2. La libertà di esprimere la sua religione o le sue convinzioni non possono essere oggetto di altre restrizioni se non quelle che, previste dalla legge, costituiscono delle misure necessarie, in una società democratica, alla sicurezza pubblica, alla protezione dell’ordine, della salute o della morale pubblica, o alla protezione dei diritti e libertà di altrui.”
22. Il Governo si oppone a questa tesi.
A. Sull’ammissibilità
23. Il Governo eccepisce innanzitutto del tardività della richiesta. Considera che il richiedente avrebbe dovuto introdurre la sua richiesta entro sei mesi a contare dal 13 ottobre 2005, ossia la data della decisione del GIP di non rinviare l’udienza controversa.
24. Il richiedente si oppone e chieda alla Corte di considerare l’ordinanza del 15 febbraio 2008, o l’archiviazione senza seguito della sua querela contro i magistrati responsabili della scelta della data dell’ udienza, come decisione interna definitiva per il calcolo del termine di sei mesi.
25. La Corte ricorda che in virtù dell’articolo 35 § 1 della Convenzione, può essere investita di una causa solo “entro sei mesi a partire dalla data della decisione interna definitiva” cioè dell’atto che chiude il processo d ‘ “esaurimento delle vie di ricorso interni”, ai sensi della stessa disposizione, tra altre, Kadiÿis c. Lettonia (no 2) (dec.), no 62393/00, 25 settembre 2003. Ricorda anche che secondo la regola dell’esaurimento delle vie di ricorso interne, un richiedente deve avvalersi normalmente dei ricorsi disponibili e sufficienti nell’ordine giuridico interno per permettere di ottenere il risarcimento delle violazioni addotte, tra altre, Assanidzé c. Georgia [GC], no 71503/01, § 127, CEDH 2004-II.
26. Nello specifico, il richiedente adduce la violazione del suo diritto di esprimere e di esercitare liberamente la religione ebraica, come protetto in dritto italiano dalla legge no 101 del 1989, da parte di due giudici del tribunale di Forlì che avrebbero esercitato le loro funzioni animate di un sentimento di intolleranza religiosa. Ora, suddetta legge contempla che le persone responsabili di manifestazioni di intolleranza e di pregiudizio religioso siano punite con sanzioni penali.
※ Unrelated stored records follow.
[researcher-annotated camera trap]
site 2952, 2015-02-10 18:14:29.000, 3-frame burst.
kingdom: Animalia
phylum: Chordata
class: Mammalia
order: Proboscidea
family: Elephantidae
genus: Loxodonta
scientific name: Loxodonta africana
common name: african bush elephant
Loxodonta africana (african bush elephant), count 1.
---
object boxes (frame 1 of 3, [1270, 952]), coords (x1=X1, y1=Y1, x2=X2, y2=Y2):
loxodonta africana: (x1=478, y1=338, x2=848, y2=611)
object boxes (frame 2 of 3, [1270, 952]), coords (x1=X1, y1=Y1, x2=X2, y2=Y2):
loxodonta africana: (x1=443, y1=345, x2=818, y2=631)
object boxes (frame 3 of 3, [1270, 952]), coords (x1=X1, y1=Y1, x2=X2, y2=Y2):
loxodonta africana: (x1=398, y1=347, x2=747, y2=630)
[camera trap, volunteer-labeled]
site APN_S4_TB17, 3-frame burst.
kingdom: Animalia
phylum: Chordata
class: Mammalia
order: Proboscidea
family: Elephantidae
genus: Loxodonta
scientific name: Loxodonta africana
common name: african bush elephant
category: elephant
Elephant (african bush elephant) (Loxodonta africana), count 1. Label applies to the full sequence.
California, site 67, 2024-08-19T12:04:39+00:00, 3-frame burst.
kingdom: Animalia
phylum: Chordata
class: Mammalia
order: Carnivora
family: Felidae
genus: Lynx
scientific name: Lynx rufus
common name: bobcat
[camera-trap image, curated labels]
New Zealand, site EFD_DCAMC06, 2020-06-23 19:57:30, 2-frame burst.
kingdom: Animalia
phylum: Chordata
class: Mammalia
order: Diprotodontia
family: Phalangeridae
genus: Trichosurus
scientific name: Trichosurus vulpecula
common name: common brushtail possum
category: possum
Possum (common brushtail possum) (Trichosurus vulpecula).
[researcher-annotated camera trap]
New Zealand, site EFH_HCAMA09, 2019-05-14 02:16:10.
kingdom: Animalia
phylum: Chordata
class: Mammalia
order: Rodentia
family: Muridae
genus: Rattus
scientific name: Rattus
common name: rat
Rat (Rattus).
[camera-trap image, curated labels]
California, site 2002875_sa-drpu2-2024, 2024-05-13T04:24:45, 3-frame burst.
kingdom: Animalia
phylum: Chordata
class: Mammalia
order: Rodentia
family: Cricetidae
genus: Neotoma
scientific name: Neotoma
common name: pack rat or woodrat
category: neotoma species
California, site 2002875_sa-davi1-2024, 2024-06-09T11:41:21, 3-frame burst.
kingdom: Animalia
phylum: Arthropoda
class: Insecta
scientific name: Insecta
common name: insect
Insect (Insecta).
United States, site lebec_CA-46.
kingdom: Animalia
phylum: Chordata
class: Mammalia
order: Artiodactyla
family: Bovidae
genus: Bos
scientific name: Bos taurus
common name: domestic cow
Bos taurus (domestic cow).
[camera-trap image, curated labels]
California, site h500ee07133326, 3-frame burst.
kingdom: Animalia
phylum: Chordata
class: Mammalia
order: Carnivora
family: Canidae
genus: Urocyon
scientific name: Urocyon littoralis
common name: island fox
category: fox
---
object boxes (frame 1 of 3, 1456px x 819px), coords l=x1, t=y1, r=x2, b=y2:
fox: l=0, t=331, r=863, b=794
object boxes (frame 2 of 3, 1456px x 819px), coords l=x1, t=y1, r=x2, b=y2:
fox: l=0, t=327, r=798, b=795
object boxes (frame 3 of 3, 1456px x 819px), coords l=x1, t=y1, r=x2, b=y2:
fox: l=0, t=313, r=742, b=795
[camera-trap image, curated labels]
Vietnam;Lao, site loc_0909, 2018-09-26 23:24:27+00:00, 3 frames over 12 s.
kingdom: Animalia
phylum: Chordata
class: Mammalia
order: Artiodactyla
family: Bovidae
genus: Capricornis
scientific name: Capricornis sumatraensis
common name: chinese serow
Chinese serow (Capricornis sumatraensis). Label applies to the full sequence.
27. Secondo Corte, il Governo non potrebbe rimproverare al richiedente di avere investito il giudice penale per provare ad ottenere il risarcimento della violazione addotta, avvalendosi così della via di ricorso indicata dalla legge nazionale, e di avere aspettato la conclusione della querela prima di investire la Corte. Ne segue che la “decisione interna definitiva” ai sensi dell’articolo 35 § 1 della Convenzione, è l’ordinanza del 15 febbraio 2008 con la quale il GIP decise di archiviare la querela del richiedente. Di conseguenza, c’è luogo di allontanare l’eccezione di tardività del Governo.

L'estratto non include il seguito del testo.